Questions to answer
#1 In the fursona thread, what kind of animal is Tetrachroma's fursona?
#2 Please reproduce everything in the fursona thread from "I mean, his" down to "even dream of.", word for word.

Text under study
________________________________________
Once you have decided that, you need to pick the actual colors.  Try getting some colored pencils and scribble some colors next to each other.  Try colors together you think may not look good together, because often they do actually look nice.

Now for the hard part, the actual design.  Look at the species, does it have stripes or spots?  That could be a could start.  Make sure you don't put too much markings, since this will make it hard to draw and hard to look at.  When I made my fursona he started out very simple and over time I thought of things i could add onto him.  Try a few different things, also try look at other people's fursonas for inspiration.  But NEVER copy someones design.

I hope that is helpful for you.


----------



## Angel-blacksun (Jul 27, 2016)

It looks like im the only one being real and honest here. Just me alone looking for a true fur.


----------



## Tetrachroma (Jul 27, 2016)

Wow Rust, you're incredibly insightful on this topic! That could help out a _lot_ of people! I was previously considering making my fursona's colors just what a normal deer would have, but now my mind is exploding with greater possibilities! 

I mean, his name is "Tetrachroma". _Of course_ I would need vibrant color.


----------



## Sergei Nóhomo (Jul 27, 2016)

Rheumatism said:


> If you really wanna be difurent you should have a unique fursona.  One that many wouldn't dare even dream of.
> 
> Like a rock.



Rocks are already done mate stop trying to make him look like a fucking *SHEEP 
*
If you wanna be real unique you've gotta think outside of the box like being an old fat middle aged balding man who is _not _you even though the description matches very closely to yourself.


----------



## Angel-blacksun (Jul 27, 2016)

Lol you missunderstand. I know the intro speach to being a furry. For me its not a game or question. Im a furry and the more i learn about angel dragons my heart says i am one. Im trying to learn how i was made awhere of what angel dragons looked like through my dreams before i was even awhere of myself 18 years ago. How is this posible?


----------



## Sergei Nóhomo (Jul 27, 2016)

Angel-blacksun said:


> Lol you missunderstand. I know the intro speach to being a furry. For me its not a game or question. Im a furry and the more i learn about angel dragons my heart says i am one. Im trying to learn how i was made awhere of what angel dragons looked like through my dreams before i was even awhere of myself 18 years ago. How is this posible?



So... otherkin?


----------



## Angel-blacksun (Jul 27, 2016)

Im small whit long hair and yes i look like robben willyoms and goreg castansa had a child but im a child that can picup over 600 pounds. I tend to look for my boundries and push them around.


----------



## Rust (Jul 27, 2016)
________________________________________
Stored data
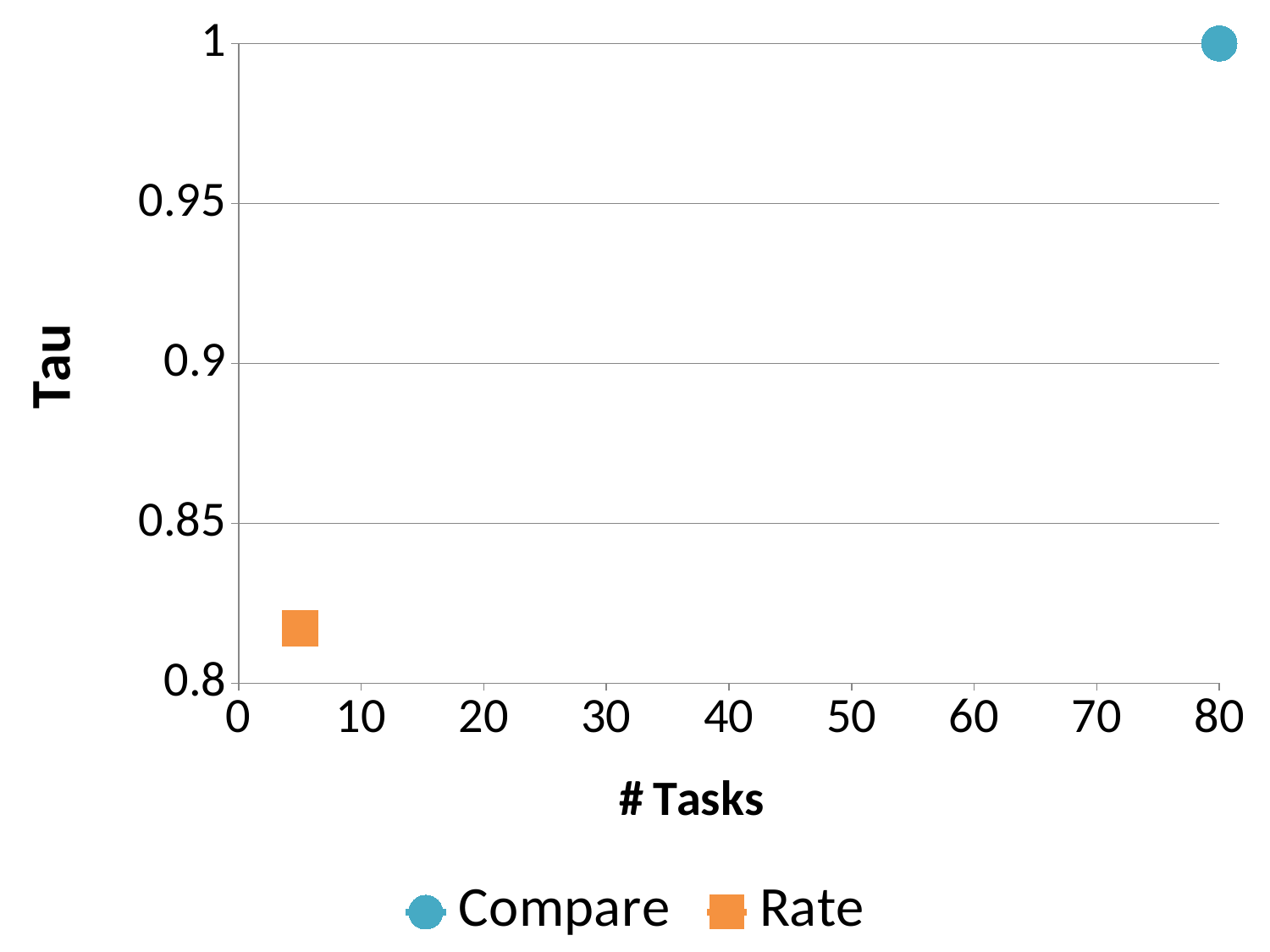
What are the two series named in the legend? Compare and Rate How many tasks does the Compare point correspond to on the x axis? 80 What kind of chart is shown on the slide? scatter chart What is the Tau value for the Compare point? 1 Which series has the higher Tau value, Compare or Rate? Compare Is the Tau value for the Rate point greater or less than 0.8? greater How many data points are plotted on the chart? 2 How many series does the legend list? 2 What is the label of the vertical axis? Tau Which series has the larger number of tasks, Compare or Rate? Compare Is the number of tasks for the Rate point greater or less than 10? less Is the Tau value for the Rate point greater or less than 0.85? less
________________________________________
Numbered responses
#1 A deer.

#2
I mean, his name is "Tetrachroma". _Of course_ I would need vibrant color.


----------



## Sergei Nóhomo (Jul 27, 2016)

Rheumatism said:


> If you really wanna be difurent you should have a unique fursona.  One that many wouldn't dare even dream of.